Os investidores seguem acompanhando fundamentos considerados baixistas para o mercado. Dados da União da Indústria de Cana-de-Açúcar e Bioenergia (Unica) mostram que a produção de açúcar do Centro-Sul do Brasil alcançou 2,475 milhões de toneladas em abril da safra 2026/27, volume 55,3% superior ao registrado no mesmo período do ciclo anterior.
O avanço foi impulsionado pela melhora da qualidade da matéria-prima. O teor de sacarose atingiu 112,58 quilos por tonelada de cana, alta de 5,4% na comparação anual, favorecendo a fabricação do adoçante.
Além do Brasil, o mercado acompanha o crescimento das exportações da Tailândia. Entre janeiro e abril deste ano, o país embarcou 1,6 milhão de toneladas de açúcar, aumento de 29% em relação ao mesmo período de 2025, reforçando a percepção de oferta confortável no mercado internacional.
Outro fator que contribuiu para a pressão sobre as cotações foi a recente queda dos preços do petróleo. Com combustíveis fósseis mais baratos, o etanol perde competitividade, o que pode incentivar usinas a direcionarem uma parcela maior da cana para a produção de açúcar, ampliando a disponibilidade da commodity.
El Niño segue no radar
Apesar do viés baixista, o mercado encontra suporte nas preocupações climáticas para a próxima safra global.
Na Índia, o serviço meteorológico reduziu sua previsão de chuvas para a temporada de monções entre junho e setembro. A estimativa passou de 92% para 90% da média histórica, aumentando as incertezas sobre a produção do segundo maior produtor mundial de açúcar.

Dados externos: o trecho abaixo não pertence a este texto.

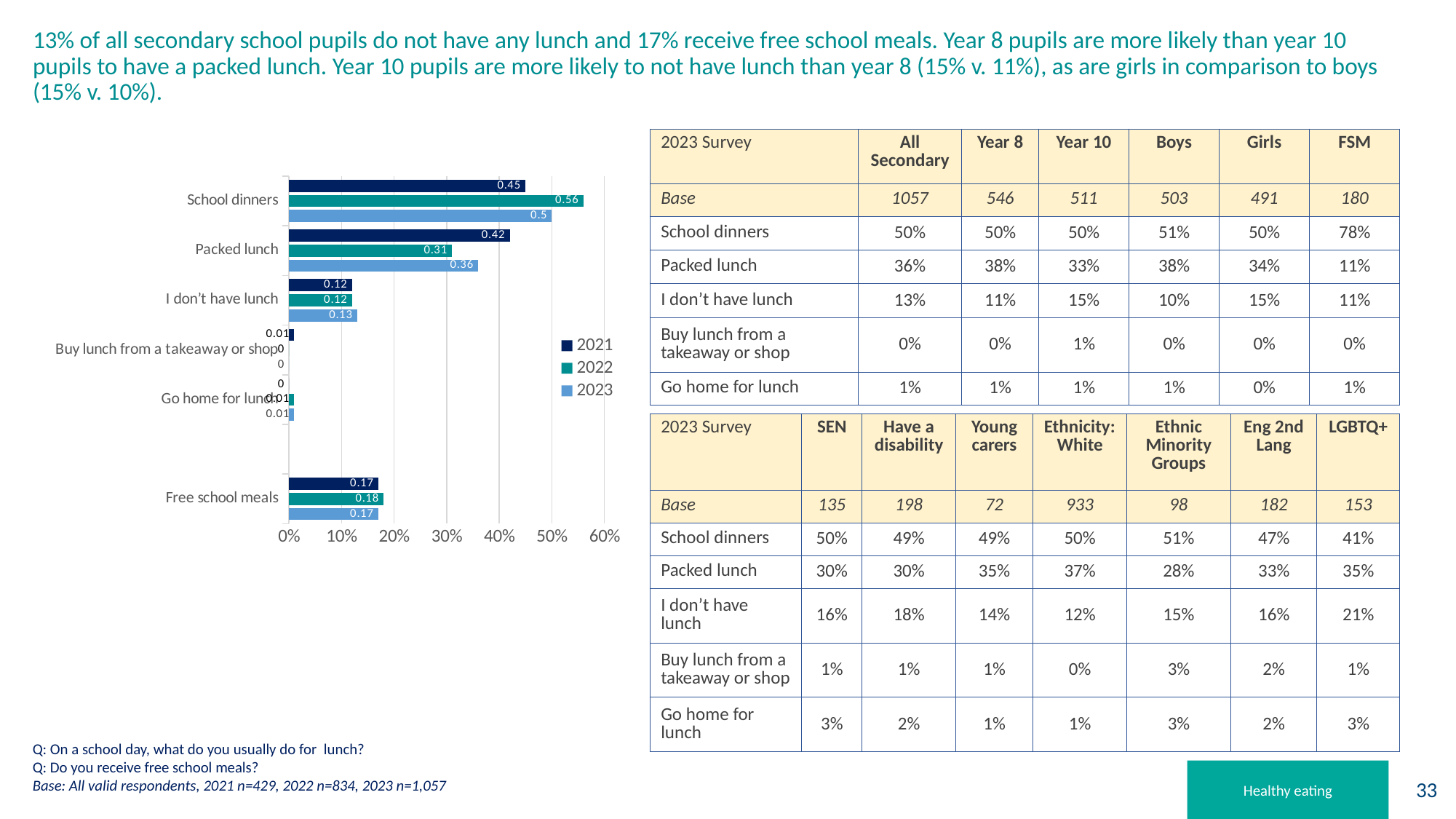
For Packed lunch, which is larger in the bar chart: the 2021 value or the 2023 value? 2021 For School dinners, which year has the highest value in the bar chart? 2022 What is the 2021 value for Packed lunch in the bar chart? 0.42 Which category has the highest 2022 value in the bar chart? School dinners How many categories are shown on the bar chart? 6 How many series does the bar chart's legend list? 3 What is the 2022 value for Free school meals in the bar chart? 0.18 What is the difference between the 2022 and 2021 values for School dinners in the bar chart? 0.11 What is the difference between the 2023 and 2022 values for Packed lunch in the bar chart? 0.05 What kind of chart is shown on the slide? Bar chart What is the 2023 value for 'I don't have lunch' in the bar chart? 0.13 What is the 2022 value for School dinners in the bar chart? 0.56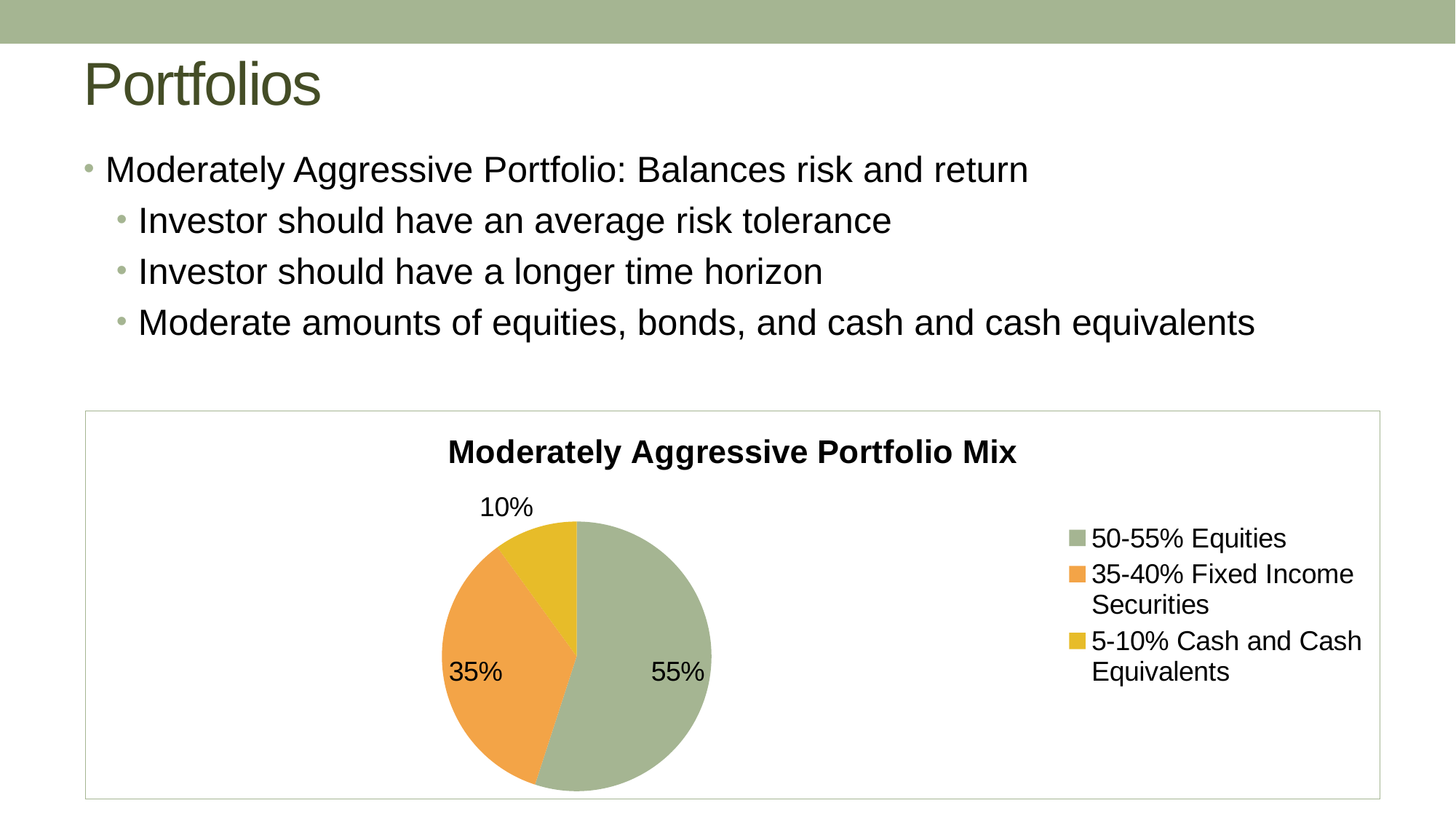
What kind of chart is shown on the slide? pie chart What is the difference between the Equities slice and the Fixed Income Securities slice? 20% Which slice of the pie is the largest? 50-55% Equities How many slices does the pie chart have? 3 What percentage is shown for the 50-55% Equities slice? 55% How many entries does the legend list? 3 What percentage is shown for the 35-40% Fixed Income Securities slice? 35% Which slice of the pie is the smallest? 5-10% Cash and Cash Equivalents What is the title of the chart? Moderately Aggressive Portfolio Mix What percentage is shown for the 5-10% Cash and Cash Equivalents slice? 10% Which is larger, the Fixed Income Securities slice or the Cash and Cash Equivalents slice? 35-40% Fixed Income Securities What colour is the 5-10% Cash and Cash Equivalents slice? yellow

Também seguem no radar os possíveis impactos do El Niño sobre Brasil e Tailândia, dois dos principais fornecedores globais da commodity. O temor é que períodos de seca reduzam a produtividade das lavouras e afetem a oferta nos próximos meses.
Segundo a NOAA, agência meteorológica dos Estados Unidos, há 82% de probabilidade de formação do El Niño entre maio e julho. A entidade também aponta 67% de chance de ocorrência de um evento de forte intensidade, conhecido como "Super El Niño".
Dessa forma, o mercado segue dividido entre a ampla disponibilidade de açúcar no curto prazo e os riscos climáticos que podem comprometer a produção global na próxima temporada, limitando movimentos mais intensos de baixa nas cotações.